The organizers installed a campsite at the Ministry of Health’s Family Health Community Unit to assist residents from Loma Larga, El Volcancillo, and Condadillo districts, as well as Valle Nuevo, Monares, San Ramón, and La Brea villages. About 7,200 people received medical care.

“We had a common goal from the beginning: help the poorest in the country. That helped us work together,” said U.S. Army Sergeant First Class Héctor Nieves, ARSOUTH’s medical team coordinator. “Everyone had a partner from the other country, so we complemented each other with the knowledge we both had.”

A U.S. Army South dentist cares for a patient in Conchagua, El Salvador, as part of SOUTHCOM-sponsored exercise Together Forward, March 29, 2019. (Photo: Gloria Cañas, Diálogo)

During the first days, the combined team conducted a general assessment of both medical and logistics needs. Some of the challenges to overcome were educational barriers and teaching people about hygiene habits to prevent illnesses.

“As days passed, more people signed up for a medical checkup. They couldn’t believe that it was all free,” said Loyda Reyes, head of the Municipal Development Unit of Conchagua. “This serves as a pilot test to identify illnesses that exist in the area, so they can be treated every six months for five years.” 

Diagnoses

Military specialists identified the main diseases in the area: respiratory tract infections, fungal infections, dermatitis, and bronchitis. “Some 40 percent of the population also suffers from urinary tract infections, due to low hydration and the high temperatures recorded in the village,” said Army Major Humberto Hernández, doctor and head of FAES Military Health Battalion. The team also identified chronic degenerative diseases such as high blood pressure, chronic gastritis, and diabetes.

“The main issue is education, because people don’t know how to maintain a balanced diet or keep hygiene routines that would prevent illnesses or infections,” Sgt. Nieves said. “It was rewarding to assist people who hadn’t seen a doctor in more than a year and treat their illnesses.”

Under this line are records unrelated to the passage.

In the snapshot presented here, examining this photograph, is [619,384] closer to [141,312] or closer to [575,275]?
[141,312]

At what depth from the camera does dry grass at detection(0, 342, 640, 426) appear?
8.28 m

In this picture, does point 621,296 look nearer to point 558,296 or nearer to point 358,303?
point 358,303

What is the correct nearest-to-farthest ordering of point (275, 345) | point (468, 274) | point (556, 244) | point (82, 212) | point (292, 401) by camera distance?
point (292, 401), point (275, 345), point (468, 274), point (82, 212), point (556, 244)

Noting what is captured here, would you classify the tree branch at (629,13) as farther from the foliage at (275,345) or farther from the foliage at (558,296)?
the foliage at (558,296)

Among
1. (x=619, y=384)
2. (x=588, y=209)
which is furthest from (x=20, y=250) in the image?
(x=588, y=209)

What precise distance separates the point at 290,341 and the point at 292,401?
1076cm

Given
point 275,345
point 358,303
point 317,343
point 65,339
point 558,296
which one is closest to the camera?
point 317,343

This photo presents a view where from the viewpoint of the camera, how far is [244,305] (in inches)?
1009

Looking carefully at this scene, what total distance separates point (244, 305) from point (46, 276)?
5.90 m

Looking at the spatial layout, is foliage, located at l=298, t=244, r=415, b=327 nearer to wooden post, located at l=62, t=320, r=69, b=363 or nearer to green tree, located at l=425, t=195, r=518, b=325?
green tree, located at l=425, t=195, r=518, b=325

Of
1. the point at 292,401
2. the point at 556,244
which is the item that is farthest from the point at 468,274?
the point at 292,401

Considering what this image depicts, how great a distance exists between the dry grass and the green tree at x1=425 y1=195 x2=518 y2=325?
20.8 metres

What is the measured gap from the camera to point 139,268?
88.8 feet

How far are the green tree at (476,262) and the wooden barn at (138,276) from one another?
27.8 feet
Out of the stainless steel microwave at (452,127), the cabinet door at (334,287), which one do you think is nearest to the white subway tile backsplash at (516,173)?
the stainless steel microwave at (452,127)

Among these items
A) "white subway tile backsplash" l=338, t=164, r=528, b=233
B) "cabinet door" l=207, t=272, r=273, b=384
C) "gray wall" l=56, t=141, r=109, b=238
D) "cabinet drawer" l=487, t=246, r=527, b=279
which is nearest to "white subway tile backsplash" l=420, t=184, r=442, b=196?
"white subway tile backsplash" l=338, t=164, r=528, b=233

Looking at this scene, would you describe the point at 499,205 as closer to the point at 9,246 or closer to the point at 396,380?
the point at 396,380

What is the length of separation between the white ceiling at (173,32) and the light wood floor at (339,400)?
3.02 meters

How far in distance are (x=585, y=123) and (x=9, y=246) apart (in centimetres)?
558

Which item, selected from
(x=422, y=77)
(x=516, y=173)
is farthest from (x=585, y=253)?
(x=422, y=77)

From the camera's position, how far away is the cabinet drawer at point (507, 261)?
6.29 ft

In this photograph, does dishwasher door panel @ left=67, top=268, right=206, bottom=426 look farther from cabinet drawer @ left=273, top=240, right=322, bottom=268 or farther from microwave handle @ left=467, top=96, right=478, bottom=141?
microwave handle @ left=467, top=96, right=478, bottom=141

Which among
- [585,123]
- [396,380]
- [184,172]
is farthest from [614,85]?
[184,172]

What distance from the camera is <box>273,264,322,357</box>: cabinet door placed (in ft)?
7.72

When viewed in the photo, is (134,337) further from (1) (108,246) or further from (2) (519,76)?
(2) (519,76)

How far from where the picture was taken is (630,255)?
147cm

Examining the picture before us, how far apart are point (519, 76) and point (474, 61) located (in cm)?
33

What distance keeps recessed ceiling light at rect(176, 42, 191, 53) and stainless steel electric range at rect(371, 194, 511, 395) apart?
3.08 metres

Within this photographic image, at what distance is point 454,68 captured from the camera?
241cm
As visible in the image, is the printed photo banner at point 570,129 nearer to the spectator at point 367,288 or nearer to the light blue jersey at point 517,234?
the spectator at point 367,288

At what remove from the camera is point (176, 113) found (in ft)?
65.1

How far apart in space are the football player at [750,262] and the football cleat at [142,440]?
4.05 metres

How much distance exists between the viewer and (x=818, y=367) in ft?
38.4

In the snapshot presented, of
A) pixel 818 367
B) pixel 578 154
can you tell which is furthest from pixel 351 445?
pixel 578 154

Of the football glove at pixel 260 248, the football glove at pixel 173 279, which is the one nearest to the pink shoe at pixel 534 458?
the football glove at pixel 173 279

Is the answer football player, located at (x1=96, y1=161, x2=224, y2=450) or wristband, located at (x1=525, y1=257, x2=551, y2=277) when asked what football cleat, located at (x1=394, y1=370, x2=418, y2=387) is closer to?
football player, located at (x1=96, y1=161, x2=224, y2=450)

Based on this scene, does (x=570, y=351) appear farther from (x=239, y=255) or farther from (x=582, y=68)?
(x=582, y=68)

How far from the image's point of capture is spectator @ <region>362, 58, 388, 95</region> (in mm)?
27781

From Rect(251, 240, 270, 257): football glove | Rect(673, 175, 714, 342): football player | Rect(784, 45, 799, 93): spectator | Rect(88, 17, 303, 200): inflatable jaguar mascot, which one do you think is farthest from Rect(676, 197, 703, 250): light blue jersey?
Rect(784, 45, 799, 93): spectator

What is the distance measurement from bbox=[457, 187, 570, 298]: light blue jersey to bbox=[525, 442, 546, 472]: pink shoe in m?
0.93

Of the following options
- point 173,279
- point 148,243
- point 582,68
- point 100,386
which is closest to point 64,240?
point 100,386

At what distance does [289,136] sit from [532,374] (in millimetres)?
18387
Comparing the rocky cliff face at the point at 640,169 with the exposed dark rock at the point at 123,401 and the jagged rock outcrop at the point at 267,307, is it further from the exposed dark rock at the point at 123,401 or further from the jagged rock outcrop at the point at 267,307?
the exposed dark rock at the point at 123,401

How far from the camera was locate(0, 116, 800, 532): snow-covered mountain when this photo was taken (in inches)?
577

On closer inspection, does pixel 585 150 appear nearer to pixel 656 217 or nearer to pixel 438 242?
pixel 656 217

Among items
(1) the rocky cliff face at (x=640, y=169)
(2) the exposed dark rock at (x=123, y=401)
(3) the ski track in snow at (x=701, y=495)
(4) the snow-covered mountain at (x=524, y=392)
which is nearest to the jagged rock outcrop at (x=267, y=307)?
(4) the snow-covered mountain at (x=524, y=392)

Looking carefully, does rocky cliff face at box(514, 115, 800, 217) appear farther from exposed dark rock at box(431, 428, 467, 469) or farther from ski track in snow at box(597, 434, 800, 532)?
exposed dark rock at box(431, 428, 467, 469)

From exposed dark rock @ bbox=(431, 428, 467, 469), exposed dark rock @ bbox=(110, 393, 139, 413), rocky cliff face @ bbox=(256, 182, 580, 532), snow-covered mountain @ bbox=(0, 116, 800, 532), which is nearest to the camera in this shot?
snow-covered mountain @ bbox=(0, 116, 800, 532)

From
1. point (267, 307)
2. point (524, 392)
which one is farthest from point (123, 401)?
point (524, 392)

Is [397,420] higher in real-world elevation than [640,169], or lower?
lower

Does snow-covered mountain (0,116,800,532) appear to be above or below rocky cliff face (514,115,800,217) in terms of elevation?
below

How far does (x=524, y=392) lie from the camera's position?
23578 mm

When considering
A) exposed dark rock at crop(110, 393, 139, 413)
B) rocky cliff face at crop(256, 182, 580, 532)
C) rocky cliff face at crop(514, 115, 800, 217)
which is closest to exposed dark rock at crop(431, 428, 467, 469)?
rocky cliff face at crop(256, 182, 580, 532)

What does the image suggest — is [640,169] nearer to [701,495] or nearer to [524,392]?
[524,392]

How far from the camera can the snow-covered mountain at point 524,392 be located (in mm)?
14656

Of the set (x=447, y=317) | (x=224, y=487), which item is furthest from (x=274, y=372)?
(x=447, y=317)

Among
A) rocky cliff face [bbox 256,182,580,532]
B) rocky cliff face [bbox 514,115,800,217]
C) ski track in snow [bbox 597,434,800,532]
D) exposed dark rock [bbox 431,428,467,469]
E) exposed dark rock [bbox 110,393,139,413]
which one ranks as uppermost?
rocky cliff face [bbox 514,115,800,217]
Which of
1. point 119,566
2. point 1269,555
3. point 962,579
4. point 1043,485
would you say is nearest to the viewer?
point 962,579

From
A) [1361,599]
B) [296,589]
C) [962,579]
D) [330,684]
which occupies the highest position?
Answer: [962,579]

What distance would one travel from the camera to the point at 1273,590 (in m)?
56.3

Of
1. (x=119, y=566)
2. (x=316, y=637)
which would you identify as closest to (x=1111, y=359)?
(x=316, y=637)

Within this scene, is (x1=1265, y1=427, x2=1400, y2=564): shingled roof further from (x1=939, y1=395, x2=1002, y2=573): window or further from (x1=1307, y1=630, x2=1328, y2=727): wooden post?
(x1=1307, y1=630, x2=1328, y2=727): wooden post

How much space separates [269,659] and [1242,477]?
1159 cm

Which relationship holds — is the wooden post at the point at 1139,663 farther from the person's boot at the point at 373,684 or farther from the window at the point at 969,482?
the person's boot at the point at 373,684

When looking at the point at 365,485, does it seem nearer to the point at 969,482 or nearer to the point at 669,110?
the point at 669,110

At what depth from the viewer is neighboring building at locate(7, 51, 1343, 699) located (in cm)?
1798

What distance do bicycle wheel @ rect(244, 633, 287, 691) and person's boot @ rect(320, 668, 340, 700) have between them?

Carlos Morales came from El Jagüey district with his youngest child. The boy had a strong fever, had stopped eating, and drank little water. The family tried to treat him with home remedies to no avail.

“Doctors explained that the child had a severe ear infection. Hence the fever and headaches,” said Morales as he waited for medication. “I am relieved that a doctor examined my son, because we didn’t know what to do to ease his pain.”

Military doctors, 15 from ARSOUTH and 25 from FAES, took part in Together Forward’s first mission. The second exercise will be held in August 2019 in Zacatecoluca municipality in the south. The military will continue to exchange experiences to offer joint humanitarian assistance to communities of hard-to-reach and disadvantaged areas.